╭──

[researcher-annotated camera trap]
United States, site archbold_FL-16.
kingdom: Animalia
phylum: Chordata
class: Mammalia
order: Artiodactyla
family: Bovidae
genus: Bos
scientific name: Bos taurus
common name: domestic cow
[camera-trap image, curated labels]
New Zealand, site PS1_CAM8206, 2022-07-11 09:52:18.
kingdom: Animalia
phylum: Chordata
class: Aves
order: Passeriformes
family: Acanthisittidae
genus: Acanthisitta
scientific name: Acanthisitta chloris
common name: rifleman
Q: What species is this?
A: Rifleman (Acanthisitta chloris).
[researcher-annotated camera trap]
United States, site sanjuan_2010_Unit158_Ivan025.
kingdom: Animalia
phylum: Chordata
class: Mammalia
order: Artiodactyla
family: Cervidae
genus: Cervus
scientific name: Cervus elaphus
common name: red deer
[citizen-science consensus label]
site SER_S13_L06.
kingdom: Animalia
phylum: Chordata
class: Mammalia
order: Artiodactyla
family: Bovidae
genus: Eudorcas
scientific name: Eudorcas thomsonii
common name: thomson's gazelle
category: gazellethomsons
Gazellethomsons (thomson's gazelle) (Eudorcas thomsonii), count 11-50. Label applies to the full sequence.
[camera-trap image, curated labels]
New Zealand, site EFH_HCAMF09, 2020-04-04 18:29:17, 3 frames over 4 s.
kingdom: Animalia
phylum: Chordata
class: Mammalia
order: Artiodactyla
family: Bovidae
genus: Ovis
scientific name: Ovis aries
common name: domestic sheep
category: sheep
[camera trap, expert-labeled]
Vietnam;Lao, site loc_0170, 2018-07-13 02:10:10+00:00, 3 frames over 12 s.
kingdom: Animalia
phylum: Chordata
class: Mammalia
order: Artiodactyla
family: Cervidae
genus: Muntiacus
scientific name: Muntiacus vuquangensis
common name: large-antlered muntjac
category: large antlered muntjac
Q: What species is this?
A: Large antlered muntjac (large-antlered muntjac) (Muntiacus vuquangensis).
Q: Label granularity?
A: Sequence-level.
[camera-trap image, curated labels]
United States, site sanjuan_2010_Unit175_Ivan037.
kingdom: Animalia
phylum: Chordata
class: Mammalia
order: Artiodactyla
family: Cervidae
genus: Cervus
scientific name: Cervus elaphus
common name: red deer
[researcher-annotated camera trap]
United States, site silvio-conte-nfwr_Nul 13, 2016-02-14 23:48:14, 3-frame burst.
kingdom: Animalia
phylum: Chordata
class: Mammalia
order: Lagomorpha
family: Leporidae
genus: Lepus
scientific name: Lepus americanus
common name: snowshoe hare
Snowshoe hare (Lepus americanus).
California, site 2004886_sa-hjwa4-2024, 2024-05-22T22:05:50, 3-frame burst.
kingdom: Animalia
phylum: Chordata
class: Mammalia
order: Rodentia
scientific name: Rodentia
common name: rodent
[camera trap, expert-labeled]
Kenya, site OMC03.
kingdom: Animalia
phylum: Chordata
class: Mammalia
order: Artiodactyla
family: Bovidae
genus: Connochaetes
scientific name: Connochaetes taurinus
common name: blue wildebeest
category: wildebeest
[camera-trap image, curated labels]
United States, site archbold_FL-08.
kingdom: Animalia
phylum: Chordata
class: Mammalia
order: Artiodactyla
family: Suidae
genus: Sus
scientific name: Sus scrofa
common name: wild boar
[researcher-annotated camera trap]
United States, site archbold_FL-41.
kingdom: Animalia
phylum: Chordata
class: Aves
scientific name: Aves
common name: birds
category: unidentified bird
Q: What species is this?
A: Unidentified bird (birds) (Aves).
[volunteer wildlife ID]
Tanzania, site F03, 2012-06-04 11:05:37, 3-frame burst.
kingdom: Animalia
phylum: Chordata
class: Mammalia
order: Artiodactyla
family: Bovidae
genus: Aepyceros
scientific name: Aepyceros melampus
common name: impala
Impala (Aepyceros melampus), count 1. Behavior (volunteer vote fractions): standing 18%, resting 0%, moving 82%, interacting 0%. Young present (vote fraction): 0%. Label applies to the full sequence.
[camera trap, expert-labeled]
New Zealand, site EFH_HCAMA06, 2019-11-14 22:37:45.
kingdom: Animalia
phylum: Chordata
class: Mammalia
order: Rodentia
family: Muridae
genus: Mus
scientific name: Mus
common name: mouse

╰──

> [WHAT YOU SHOULD DO]
From the entries above, print the lines beginning at the one with "scientific name: Rodentia" and stopping after the one with "scientific name: Aepyceros melampus", exactly as written and with nothing else.

> [ANSWER SPACE]
scientific name: Rodentia
common name: rodent
[camera trap, expert-labeled]
Kenya, site OMC03.
kingdom: Animalia
phylum: Chordata
class: Mammalia
order: Artiodactyla
family: Bovidae
genus: Connochaetes
scientific name: Connochaetes taurinus
common name: blue wildebeest
category: wildebeest
[camera-trap image, curated labels]
United States, site archbold_FL-08.
kingdom: Animalia
phylum: Chordata
class: Mammalia
order: Artiodactyla
family: Suidae
genus: Sus
scientific name: Sus scrofa
common name: wild boar
[researcher-annotated camera trap]
United States, site archbold_FL-41.
kingdom: Animalia
phylum: Chordata
class: Aves
scientific name: Aves
common name: birds
category: unidentified bird
Q: What species is this?
A: Unidentified bird (birds) (Aves).
[volunteer wildlife ID]
Tanzania, site F03, 2012-06-04 11:05:37, 3-frame burst.
kingdom: Animalia
phylum: Chordata
class: Mammalia
order: Artiodactyla
family: Bovidae
genus: Aepyceros
scientific name: Aepyceros melampus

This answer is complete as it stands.